2014
exfoliated concrete panels
1070 X 6180 cm

Hoop Pine Suite 
Patterns in nature

How plants develop their individual characteristics, forms, colours, textures, etc is a subject that has been investigated, debated, refuted and revised for aeons.  Magic, God, chemistry and biology have all had their part to play in humans understanding and theorising on the nature of nature.  Even in our current age of 'thinking we know everything that is to be known' there are still great gaps in our theories and mysteries that continue to elude and baffle us.  We now understand much of how certain chemicals produce certain phenomenon, hereditary resemblance, and selective breeding, of how gravity, radiation, environmental stress and species interaction effect the behaviour and development of plants and animals.  We have many answers to the question of how things happen, when things happen and what things are - but almost no understanding of why things are.

Mechanists and Materialists raise their glasses to tiny strands of DNA or Deoxyribonucleic acid with the faith that these protein switches (acting like a computer program) control the destiny of all living things.  Vitalists, Dualists and proponents of Emergent Properties and Emergent Systems accept the role of DNA in mutation, variation and evolution but suggest other environmental forces are at play in the realisation of actual form.  Creationists and believers in numerous religious faiths see the form and nature of all things as being the results of intervention of a pre-existent being. 

The list of variations, combinations and degrees of adherence to any one of these and many other philosophies engaged in this debate is endless but one thing almost all of these theories have in common is a belief that the development of living things in not a random process but a relatively predictable process with a foundation that can be described using mathematics. 

Informed by research and my personal experience of the world I have my own evolving theories on the nature of nature and how things are, where they are going, and why they are.  These opinions and speculations are the source and inspiration for what I create, they colour my world and provide me with a foundation from which I might formulate more ideas and theories.  I use mathematics, patterns and structures as a starting point for much of my work as I believe it is an essential ingredient in all things (or at least all physical things).

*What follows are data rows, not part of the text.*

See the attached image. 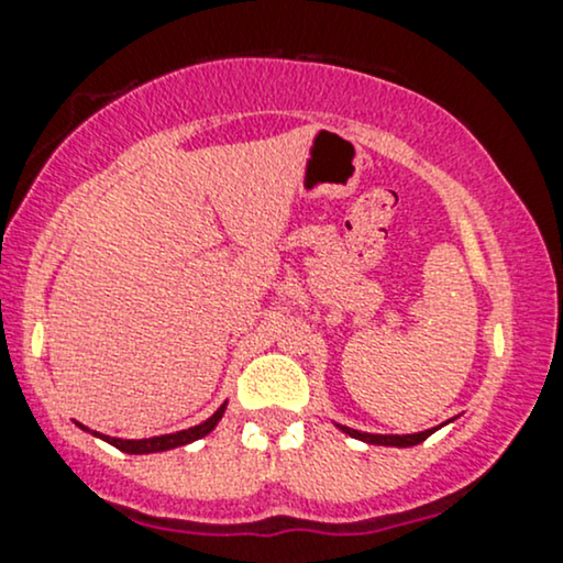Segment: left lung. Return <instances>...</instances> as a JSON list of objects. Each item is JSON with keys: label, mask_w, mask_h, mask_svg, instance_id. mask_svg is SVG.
<instances>
[{"label": "left lung", "mask_w": 563, "mask_h": 563, "mask_svg": "<svg viewBox=\"0 0 563 563\" xmlns=\"http://www.w3.org/2000/svg\"><path fill=\"white\" fill-rule=\"evenodd\" d=\"M335 428L343 430L351 438L364 440V443H369V445H393V449H409V445H419L422 440H428L432 432L438 430V428H432L424 432H415V435H372V432H358L354 428H346V424H335Z\"/></svg>", "instance_id": "left-lung-1"}]
</instances>
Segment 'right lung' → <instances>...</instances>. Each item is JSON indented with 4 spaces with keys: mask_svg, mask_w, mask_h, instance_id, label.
I'll list each match as a JSON object with an SVG mask.
<instances>
[{
    "mask_svg": "<svg viewBox=\"0 0 563 563\" xmlns=\"http://www.w3.org/2000/svg\"><path fill=\"white\" fill-rule=\"evenodd\" d=\"M225 406H228V401L222 404L212 417L205 419V422H201V424H196V428H188V430H180V432H170V435H157V438H144V440L110 438V435H101V432H91V435L107 440V443L114 445V449H120V451H125V453H159V451H170V449H178V445H188V443H194V440L209 435V432L217 428V422H220L222 415H225ZM78 428L80 430H88V428H84V424H78Z\"/></svg>",
    "mask_w": 563,
    "mask_h": 563,
    "instance_id": "add662e5",
    "label": "right lung"
}]
</instances>
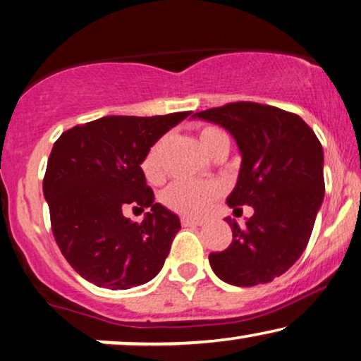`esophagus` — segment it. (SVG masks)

Most often the patterns I make are not derived from any conscious mimicking of the appearance of a pre-existing thing.  They are more akin to an amalgam of all my experiences and observations; a distillation of a life time’s interaction with the world realised into a particular moment in time.
 
For the purposes of this commission I was asked to consider and relate the work to the native flora of Queensland or Australia.  This posed an interesting challenge which drew me in a number of directions some fruitful others frustrating.  In addition to this there was the added challenge of producing concepts for three works of a very different nature; a surface treatment, a planar/surface work and a work in 3 dimensions. 

I am less interested in reproducing the appearance of nature than trying to distil the essence of something and present it in a more universal way.  As a starting point I chose to research species that are (or were once) endemic not only to Queensland but to the dry Eucalyptus forest region around Mt Gravatt.  From here the objective was to devise a pattern or motif that represented aspects of the chosen species.